** DATA FOR THE TASK **
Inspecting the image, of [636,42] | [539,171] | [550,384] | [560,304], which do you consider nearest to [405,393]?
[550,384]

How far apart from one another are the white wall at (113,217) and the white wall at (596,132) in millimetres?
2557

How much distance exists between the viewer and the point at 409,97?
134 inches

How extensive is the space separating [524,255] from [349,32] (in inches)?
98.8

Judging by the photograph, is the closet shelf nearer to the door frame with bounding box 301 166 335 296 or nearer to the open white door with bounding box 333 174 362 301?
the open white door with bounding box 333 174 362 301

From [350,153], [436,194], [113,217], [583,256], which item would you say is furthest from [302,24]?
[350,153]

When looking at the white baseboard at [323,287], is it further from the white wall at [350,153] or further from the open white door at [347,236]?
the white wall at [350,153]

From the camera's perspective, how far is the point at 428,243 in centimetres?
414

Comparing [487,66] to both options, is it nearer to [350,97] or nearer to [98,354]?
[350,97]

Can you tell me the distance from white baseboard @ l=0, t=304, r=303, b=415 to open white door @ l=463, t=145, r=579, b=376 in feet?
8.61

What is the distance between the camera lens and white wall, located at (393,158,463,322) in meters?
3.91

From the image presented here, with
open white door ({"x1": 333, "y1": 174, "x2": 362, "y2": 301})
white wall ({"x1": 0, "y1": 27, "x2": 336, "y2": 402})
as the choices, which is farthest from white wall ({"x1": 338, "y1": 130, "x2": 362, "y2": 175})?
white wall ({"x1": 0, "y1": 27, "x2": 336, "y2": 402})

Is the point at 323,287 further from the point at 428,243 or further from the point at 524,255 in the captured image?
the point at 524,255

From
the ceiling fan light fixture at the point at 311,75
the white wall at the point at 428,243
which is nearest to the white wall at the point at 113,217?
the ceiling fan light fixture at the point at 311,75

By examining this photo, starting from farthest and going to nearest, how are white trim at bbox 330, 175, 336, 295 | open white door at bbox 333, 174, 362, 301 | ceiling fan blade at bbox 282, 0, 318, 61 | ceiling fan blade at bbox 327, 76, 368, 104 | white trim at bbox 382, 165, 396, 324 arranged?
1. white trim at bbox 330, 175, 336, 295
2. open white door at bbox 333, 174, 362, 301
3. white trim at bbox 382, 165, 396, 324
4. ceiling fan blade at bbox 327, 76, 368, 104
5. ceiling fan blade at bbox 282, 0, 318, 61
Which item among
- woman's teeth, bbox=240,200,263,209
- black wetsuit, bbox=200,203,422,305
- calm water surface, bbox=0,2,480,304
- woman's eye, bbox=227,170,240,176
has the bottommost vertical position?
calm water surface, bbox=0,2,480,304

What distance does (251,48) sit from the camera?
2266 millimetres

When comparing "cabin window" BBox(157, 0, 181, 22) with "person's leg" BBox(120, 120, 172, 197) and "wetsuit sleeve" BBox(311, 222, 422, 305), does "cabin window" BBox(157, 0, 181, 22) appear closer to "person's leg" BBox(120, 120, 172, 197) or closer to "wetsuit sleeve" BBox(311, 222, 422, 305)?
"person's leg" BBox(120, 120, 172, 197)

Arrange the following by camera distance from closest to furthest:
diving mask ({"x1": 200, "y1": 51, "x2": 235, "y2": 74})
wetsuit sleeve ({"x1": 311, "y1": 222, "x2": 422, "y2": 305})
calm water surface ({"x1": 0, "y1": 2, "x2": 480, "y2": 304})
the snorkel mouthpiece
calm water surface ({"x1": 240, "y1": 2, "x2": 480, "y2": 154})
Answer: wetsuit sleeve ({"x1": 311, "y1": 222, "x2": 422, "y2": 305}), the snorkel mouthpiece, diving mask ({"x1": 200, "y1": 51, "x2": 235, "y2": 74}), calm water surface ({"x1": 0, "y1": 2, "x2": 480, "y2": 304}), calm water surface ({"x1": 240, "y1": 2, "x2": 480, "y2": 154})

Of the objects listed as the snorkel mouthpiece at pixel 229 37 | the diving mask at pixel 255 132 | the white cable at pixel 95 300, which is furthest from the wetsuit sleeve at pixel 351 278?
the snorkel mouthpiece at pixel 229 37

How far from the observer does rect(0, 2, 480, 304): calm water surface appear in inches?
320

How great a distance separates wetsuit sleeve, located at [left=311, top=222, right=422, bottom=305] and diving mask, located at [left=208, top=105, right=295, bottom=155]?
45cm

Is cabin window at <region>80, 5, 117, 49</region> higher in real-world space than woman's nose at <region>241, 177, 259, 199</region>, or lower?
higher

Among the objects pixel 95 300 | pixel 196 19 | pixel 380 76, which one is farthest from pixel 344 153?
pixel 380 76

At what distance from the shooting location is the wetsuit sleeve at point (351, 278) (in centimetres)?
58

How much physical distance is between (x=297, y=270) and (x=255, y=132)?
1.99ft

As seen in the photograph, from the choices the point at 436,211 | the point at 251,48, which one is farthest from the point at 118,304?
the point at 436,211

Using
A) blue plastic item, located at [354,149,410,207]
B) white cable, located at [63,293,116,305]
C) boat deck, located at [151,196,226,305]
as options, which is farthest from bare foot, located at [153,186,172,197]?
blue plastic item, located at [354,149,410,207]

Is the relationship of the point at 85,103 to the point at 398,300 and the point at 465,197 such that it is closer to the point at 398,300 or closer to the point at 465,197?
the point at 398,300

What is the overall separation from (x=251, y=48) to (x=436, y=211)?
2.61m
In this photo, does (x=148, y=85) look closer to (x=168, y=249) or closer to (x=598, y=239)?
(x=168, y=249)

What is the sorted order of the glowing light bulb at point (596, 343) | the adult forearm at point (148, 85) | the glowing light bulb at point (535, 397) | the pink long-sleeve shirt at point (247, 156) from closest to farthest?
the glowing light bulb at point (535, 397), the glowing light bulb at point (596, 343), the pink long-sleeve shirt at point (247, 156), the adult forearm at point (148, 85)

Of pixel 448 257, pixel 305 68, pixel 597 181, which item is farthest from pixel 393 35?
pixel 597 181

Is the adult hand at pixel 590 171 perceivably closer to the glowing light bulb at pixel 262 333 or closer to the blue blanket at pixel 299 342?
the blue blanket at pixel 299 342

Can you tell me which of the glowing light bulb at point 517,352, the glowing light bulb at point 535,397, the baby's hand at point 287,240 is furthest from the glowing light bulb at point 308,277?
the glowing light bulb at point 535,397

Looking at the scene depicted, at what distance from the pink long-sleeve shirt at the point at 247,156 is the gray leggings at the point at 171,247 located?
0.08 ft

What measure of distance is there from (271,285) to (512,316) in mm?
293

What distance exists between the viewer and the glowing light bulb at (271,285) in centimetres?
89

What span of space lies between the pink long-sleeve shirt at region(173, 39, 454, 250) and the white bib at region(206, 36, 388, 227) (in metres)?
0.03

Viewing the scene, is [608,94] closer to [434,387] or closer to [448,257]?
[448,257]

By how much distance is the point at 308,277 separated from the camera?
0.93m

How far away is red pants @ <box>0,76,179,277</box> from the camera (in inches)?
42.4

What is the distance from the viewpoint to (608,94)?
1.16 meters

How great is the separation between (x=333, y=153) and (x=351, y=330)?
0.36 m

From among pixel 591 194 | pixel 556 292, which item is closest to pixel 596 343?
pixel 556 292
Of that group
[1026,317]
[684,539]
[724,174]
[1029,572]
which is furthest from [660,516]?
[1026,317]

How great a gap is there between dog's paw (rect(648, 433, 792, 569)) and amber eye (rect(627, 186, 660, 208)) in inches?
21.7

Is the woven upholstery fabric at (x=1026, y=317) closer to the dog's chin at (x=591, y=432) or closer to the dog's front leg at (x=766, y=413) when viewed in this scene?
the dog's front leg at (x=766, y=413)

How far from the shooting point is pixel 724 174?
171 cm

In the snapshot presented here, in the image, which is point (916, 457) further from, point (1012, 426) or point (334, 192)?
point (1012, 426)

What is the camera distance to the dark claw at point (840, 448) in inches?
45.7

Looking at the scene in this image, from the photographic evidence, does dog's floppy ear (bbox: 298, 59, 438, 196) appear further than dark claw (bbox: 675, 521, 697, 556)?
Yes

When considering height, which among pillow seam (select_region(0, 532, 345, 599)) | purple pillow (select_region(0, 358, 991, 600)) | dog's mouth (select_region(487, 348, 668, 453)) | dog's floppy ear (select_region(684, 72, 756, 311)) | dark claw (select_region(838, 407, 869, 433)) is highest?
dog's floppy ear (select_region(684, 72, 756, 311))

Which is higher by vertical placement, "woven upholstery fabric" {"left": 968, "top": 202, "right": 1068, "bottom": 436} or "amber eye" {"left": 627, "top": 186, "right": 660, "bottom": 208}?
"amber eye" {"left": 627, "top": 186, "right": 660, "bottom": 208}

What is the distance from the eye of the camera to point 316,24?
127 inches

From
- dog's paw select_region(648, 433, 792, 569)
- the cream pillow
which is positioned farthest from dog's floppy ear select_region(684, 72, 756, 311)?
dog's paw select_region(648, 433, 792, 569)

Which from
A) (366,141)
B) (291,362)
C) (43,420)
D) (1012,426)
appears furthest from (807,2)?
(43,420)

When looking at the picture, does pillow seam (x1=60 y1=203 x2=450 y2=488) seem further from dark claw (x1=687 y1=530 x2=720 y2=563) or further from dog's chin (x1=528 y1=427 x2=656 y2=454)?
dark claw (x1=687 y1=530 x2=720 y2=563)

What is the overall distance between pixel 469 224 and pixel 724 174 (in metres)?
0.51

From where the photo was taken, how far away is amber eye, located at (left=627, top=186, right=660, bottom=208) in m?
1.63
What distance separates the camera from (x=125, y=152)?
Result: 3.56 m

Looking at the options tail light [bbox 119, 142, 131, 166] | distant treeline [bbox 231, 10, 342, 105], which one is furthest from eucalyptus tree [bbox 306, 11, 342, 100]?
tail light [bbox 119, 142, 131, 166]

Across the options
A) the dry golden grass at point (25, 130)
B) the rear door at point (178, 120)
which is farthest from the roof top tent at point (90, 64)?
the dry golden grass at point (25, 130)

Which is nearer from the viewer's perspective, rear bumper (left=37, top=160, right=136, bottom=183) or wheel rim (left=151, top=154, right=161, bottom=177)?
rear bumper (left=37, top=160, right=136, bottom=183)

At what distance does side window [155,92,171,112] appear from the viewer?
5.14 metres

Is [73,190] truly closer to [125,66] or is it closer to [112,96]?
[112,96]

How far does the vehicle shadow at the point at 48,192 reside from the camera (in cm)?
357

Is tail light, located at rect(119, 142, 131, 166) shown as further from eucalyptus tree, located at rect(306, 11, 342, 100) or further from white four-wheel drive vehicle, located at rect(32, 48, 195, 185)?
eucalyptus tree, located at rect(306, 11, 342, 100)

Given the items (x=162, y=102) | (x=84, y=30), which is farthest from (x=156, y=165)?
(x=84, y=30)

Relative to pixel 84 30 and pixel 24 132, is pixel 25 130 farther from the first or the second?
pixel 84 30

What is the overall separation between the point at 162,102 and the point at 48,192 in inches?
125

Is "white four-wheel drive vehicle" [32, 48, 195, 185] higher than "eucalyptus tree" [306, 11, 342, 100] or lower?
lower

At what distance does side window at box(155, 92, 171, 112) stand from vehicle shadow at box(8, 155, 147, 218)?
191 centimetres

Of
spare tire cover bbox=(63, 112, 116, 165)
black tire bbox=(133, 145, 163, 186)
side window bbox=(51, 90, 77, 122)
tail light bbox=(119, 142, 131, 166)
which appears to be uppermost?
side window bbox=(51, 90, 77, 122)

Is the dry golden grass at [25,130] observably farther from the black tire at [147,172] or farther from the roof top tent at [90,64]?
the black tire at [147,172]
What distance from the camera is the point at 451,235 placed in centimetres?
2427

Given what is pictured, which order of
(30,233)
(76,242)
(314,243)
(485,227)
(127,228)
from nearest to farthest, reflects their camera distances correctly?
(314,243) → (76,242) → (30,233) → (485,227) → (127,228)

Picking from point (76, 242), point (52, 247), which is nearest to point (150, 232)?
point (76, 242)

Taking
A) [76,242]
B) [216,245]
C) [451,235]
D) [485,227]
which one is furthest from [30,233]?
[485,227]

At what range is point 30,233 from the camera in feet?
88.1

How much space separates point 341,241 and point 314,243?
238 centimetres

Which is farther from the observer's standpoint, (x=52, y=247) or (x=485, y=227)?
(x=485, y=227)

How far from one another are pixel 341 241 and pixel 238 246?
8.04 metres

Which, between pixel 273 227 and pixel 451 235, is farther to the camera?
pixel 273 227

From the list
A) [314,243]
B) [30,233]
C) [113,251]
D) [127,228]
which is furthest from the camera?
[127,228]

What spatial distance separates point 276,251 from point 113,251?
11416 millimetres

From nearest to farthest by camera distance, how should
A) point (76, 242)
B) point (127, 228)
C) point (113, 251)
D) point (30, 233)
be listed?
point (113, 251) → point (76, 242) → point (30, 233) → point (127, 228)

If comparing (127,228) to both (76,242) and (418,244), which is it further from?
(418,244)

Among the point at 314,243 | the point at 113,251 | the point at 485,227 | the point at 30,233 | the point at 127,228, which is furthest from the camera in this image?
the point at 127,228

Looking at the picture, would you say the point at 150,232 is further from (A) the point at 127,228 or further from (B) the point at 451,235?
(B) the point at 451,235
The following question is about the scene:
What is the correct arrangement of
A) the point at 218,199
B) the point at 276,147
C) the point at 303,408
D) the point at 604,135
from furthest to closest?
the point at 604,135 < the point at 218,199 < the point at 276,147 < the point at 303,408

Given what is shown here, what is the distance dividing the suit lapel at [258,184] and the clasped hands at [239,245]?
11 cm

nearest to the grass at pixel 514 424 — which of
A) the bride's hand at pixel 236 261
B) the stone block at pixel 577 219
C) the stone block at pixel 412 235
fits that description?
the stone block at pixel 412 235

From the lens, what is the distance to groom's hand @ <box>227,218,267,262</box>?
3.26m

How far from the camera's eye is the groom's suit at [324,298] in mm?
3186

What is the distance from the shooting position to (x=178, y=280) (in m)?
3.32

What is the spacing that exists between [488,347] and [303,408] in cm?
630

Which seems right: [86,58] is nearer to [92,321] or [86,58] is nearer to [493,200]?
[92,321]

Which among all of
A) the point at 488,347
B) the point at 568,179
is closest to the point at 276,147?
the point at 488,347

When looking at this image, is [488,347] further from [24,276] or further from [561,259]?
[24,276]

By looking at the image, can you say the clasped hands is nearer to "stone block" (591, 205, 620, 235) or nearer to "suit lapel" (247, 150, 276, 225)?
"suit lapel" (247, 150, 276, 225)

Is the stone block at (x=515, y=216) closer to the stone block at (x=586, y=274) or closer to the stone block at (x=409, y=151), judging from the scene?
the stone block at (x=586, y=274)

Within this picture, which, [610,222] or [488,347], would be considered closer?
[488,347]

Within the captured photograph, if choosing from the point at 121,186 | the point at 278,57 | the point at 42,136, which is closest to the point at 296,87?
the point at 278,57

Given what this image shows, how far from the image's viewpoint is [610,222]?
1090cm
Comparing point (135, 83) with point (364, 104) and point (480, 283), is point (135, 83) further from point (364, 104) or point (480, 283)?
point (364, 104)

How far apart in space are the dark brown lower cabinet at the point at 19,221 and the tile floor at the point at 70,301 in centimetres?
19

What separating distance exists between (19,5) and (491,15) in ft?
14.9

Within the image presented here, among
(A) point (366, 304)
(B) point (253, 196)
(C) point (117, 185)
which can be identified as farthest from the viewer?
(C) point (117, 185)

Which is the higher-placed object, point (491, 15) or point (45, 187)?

** WHAT YOU NEED TO DO **
Copy out the items word for word, beginning with the line containing "What is the distance from the eye" and ending with the line containing "Result: 3.56 m", both lines included.

** WRITTEN ANSWER **
What is the distance from the eye of the camera to point 316,24?
127 inches

From
- dog's paw select_region(648, 433, 792, 569)
- the cream pillow
which is positioned farthest from dog's floppy ear select_region(684, 72, 756, 311)?
dog's paw select_region(648, 433, 792, 569)

Which from
A) (366,141)
B) (291,362)
C) (43,420)
D) (1012,426)
appears furthest from (807,2)?
(43,420)

When looking at the picture, does pillow seam (x1=60 y1=203 x2=450 y2=488) seem further from dark claw (x1=687 y1=530 x2=720 y2=563) or further from dog's chin (x1=528 y1=427 x2=656 y2=454)?
dark claw (x1=687 y1=530 x2=720 y2=563)

What is the overall distance between pixel 469 224 and pixel 724 174 (in metres)?
0.51

From where the photo was taken, how far away is amber eye, located at (left=627, top=186, right=660, bottom=208) in m?
1.63
What distance separates the camera from (x=125, y=152)?
Result: 3.56 m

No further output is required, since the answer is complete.